Here's what bothers me most about this, and it's not the buildings going dark. Buildings go dark. What bothers me is the 344 people, some of whom have been there for years, finding out their housing evaporates 48 hours after their employment does. The Primm family (the original developers who still own the land) says they weren't given much notice either. Clark County is scrambling to figure out if they can keep the gas stations open because there's literally nothing else on that stretch of I-15. This is what happens when an investment thesis fails and the people executing it every day are the last ones anyone thinks about. Ownership in New York. Operations in the desert. That gap isn't just geographic... it's existential. Somebody in a Manhattan office ran the disposition math and decided July 4th was the date. Somebody in Primm is figuring out where to sleep on July 7th.
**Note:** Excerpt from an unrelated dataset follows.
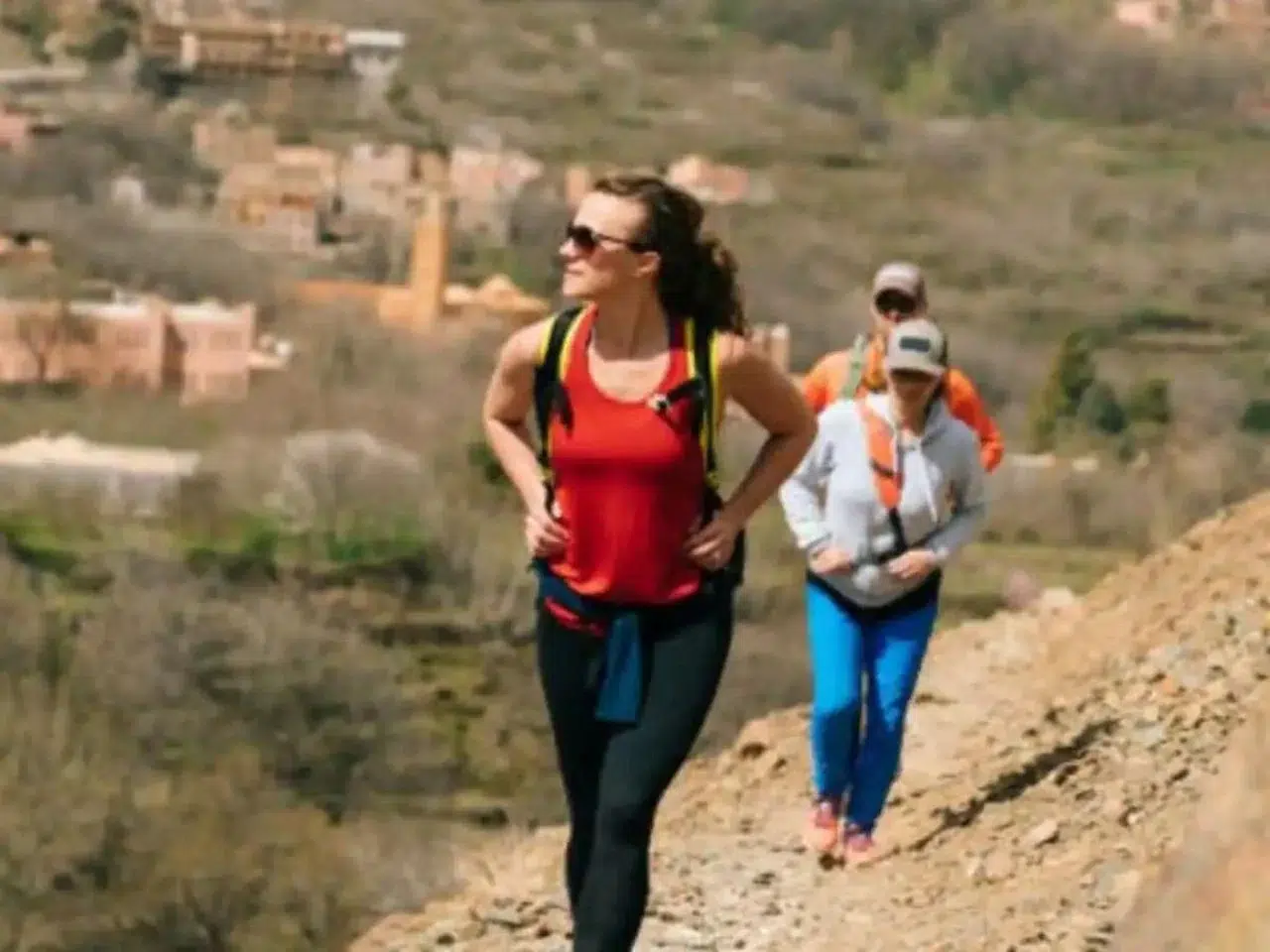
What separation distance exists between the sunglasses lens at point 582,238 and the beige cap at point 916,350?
1184mm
The broader lesson here isn't about Primm specifically. It's about any property that survives on a single competitive advantage... location, lack of competition, a captive audience... and never builds anything else. When tribal casinos started growing in Southern California, Primm's moat evaporated. The response was to cut quality and hope inertia carried the day. It didn't. It never does. If the only reason a guest chooses you is because there's nobody else, you don't have a business model. You have a countdown timer. And 344 people just found out what happens when it hits zero.

Operator's Take

If you're running a property that exists because of geography... an airport hotel, a highway interchange property, the only flag in a small market... take a hard look at what happens when that advantage erodes. A new build gets announced. A competitor opens 20 minutes closer. The interstate gets rerouted. What are you offering beyond location? Run that thought exercise this week, not when the WARN notice is already drafted. And if you're a GM at a property owned by an investment group in another city, make sure you have a relationship with someone who will actually tell you when the disposition model starts running. Because by the time the WARN notice hits, the decision was made months ago. You deserve better than finding out on the same timeline as the local news.